Work required.
As the answer, give a copy of each line below that includes the word "trap".

Provided entries.
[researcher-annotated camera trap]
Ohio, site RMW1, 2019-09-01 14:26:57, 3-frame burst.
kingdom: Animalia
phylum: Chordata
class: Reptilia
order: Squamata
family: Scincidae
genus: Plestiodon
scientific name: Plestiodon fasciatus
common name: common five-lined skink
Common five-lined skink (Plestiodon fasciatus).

---

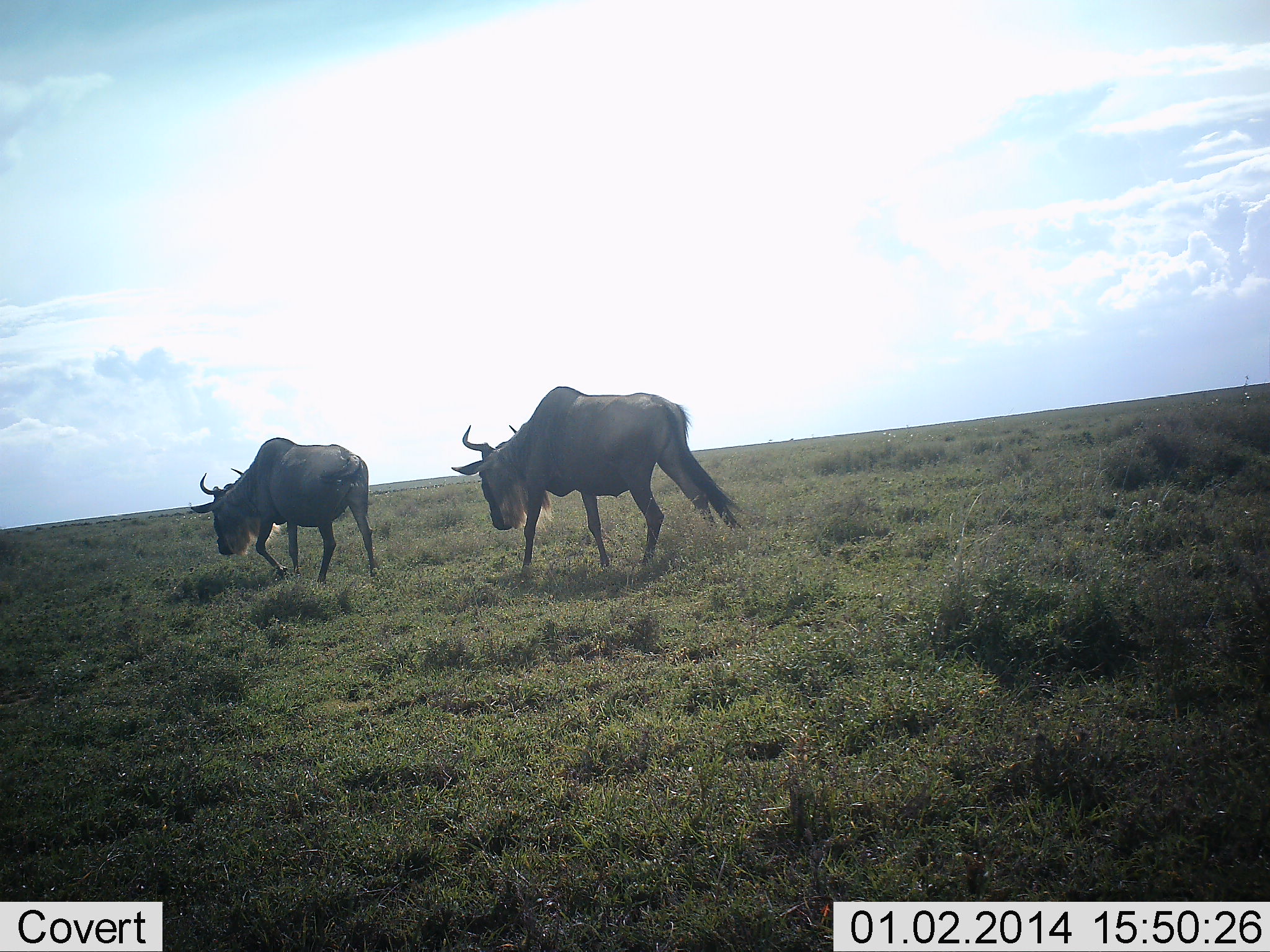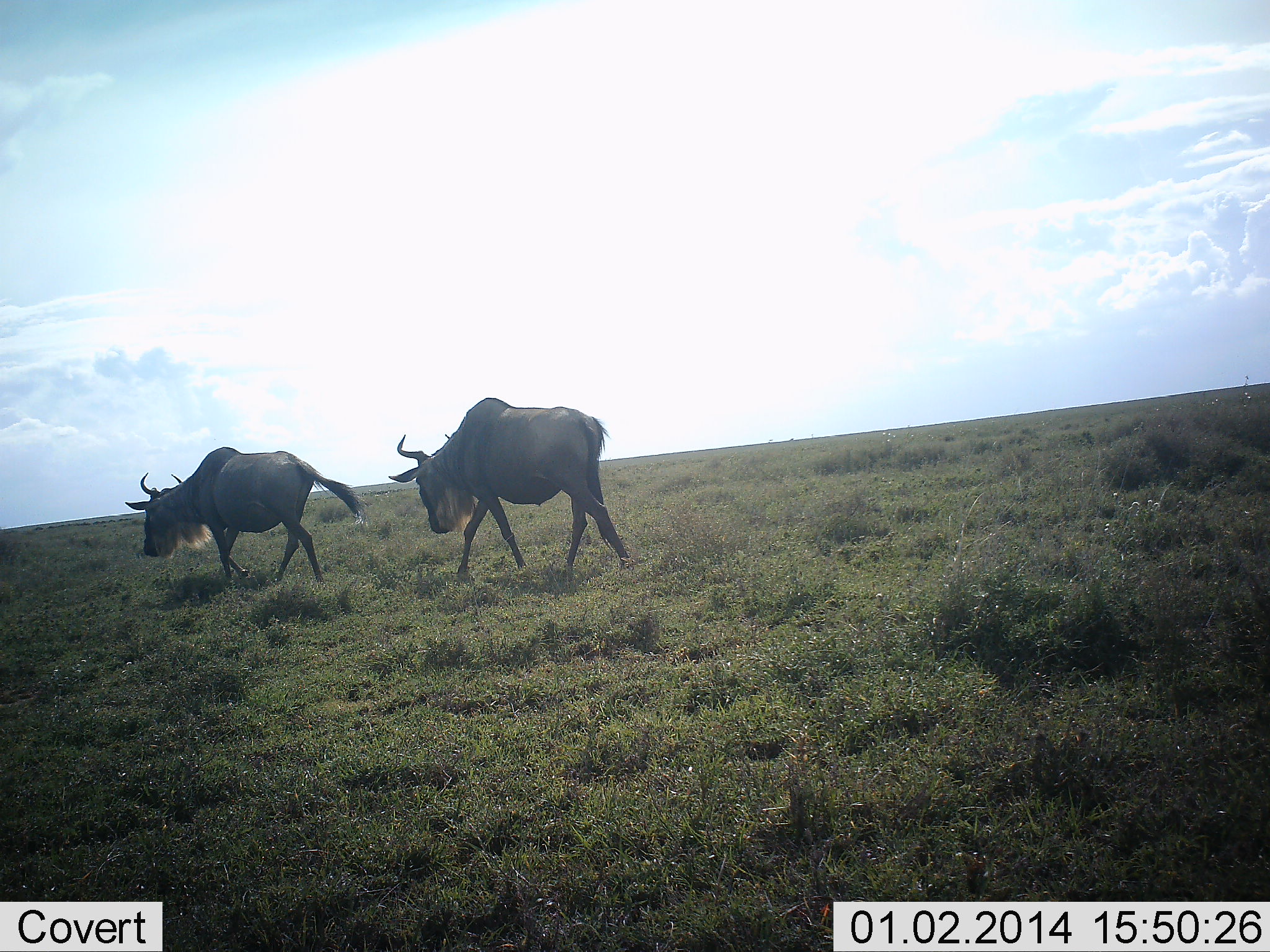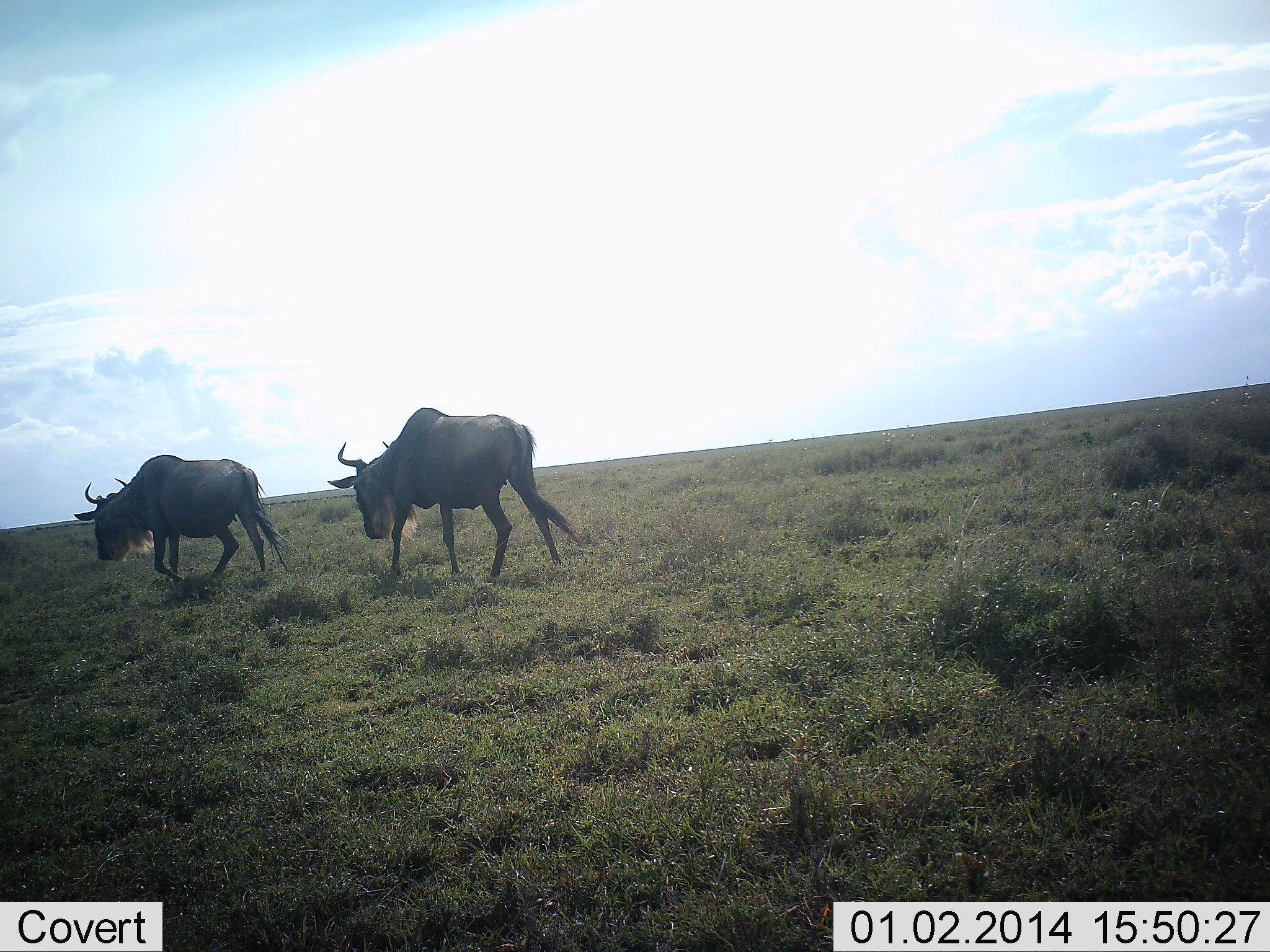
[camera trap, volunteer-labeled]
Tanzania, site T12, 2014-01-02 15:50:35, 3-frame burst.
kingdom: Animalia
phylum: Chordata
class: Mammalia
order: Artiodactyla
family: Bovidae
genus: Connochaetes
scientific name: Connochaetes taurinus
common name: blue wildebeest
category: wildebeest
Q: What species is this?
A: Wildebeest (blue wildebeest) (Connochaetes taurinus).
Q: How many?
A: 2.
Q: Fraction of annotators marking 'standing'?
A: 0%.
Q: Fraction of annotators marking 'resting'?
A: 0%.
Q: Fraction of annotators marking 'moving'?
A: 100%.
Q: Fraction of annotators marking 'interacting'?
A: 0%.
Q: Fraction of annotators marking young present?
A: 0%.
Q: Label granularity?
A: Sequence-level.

Answer section.
[researcher-annotated camera trap]
[camera trap, volunteer-labeled]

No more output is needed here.